Requires some form of output_fn normalization for stability.
Bases: param.parameterized.Parameterized
Abstract base class for learning functions that plug into CFPLF_Plugin.
Bases: topo.base.functionfamily.LearningFn
Oja’s rule (Oja, 1982; Dayan and Abbott, 2001, equation 8.16.)
Hebbian rule with soft multiplicative normalization, tending the weights toward a constant sum-squared value over time.
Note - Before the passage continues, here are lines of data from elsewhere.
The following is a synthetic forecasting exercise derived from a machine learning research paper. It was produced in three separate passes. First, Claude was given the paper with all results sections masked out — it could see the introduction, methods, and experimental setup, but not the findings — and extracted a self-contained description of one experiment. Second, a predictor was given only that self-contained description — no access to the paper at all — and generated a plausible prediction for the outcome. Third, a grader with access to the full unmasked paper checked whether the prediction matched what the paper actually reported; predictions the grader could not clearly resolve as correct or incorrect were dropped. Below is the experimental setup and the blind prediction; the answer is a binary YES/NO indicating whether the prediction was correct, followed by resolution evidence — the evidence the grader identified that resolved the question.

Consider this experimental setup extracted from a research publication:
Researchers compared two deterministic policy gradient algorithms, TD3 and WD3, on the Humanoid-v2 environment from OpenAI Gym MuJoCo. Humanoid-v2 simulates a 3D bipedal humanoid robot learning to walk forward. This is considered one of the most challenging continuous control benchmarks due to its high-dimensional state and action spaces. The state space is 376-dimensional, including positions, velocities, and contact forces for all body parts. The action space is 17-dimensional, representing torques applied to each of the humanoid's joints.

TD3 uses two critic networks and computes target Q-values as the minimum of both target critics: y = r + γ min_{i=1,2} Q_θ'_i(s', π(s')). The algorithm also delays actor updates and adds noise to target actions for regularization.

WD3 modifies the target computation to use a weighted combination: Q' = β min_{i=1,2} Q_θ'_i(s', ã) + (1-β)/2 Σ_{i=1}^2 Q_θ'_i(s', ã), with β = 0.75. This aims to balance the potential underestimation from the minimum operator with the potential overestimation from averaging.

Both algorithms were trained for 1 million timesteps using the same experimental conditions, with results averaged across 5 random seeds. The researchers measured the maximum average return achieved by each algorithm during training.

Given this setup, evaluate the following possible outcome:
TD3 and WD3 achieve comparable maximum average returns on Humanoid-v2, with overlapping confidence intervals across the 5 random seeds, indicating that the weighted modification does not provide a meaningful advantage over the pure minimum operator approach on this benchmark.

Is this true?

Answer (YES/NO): YES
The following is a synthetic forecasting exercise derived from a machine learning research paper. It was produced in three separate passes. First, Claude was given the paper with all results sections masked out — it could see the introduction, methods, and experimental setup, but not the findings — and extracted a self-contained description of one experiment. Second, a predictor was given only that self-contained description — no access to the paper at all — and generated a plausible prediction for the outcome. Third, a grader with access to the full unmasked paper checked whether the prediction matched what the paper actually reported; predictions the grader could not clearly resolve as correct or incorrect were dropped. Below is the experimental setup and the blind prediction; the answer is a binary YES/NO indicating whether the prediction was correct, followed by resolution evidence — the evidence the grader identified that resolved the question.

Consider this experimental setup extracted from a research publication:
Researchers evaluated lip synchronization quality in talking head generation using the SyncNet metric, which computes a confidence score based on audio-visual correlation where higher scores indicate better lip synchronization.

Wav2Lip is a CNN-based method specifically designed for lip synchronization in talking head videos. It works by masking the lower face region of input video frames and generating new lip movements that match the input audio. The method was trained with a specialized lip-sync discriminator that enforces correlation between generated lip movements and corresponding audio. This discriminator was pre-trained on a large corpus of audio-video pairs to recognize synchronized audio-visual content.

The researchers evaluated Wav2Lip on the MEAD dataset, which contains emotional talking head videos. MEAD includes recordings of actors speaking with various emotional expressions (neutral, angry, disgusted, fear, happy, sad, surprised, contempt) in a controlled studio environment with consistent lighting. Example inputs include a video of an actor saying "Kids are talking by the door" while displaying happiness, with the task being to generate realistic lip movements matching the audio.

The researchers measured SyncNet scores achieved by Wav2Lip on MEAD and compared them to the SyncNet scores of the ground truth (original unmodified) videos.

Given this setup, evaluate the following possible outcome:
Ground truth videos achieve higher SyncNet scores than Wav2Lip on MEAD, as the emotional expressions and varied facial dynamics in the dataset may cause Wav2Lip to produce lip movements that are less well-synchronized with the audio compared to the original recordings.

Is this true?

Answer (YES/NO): NO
Thus this function does not normally need a separate output_fn for normalization.
param Number alpha (allow_None=False, bounds=(0, None), constant=False, default=0.1, inclusive_bounds=(True, True), instantiate=False, pickle_default_value=True, precedence=None, readonly=False, time_dependent=True, time_fn=<Time Time00001>)
Bases: topo.base.functionfamily.LearningFn
Basic Hebbian rule; Dayan and Abbott, 2001, equation 8.3.
Increases each weight in proportion to the product of this neuron’s activity and the input activity.
Requires some form of output_fn normalization for stability.
Bases: topo.base.functionfamily.LearningFn
CPCA (Conditional Principal Component Analysis) rule.
(See O’Reilly and Munakata, Computational Explorations in Cognitive Neuroscience, 2000, equation 4.12.)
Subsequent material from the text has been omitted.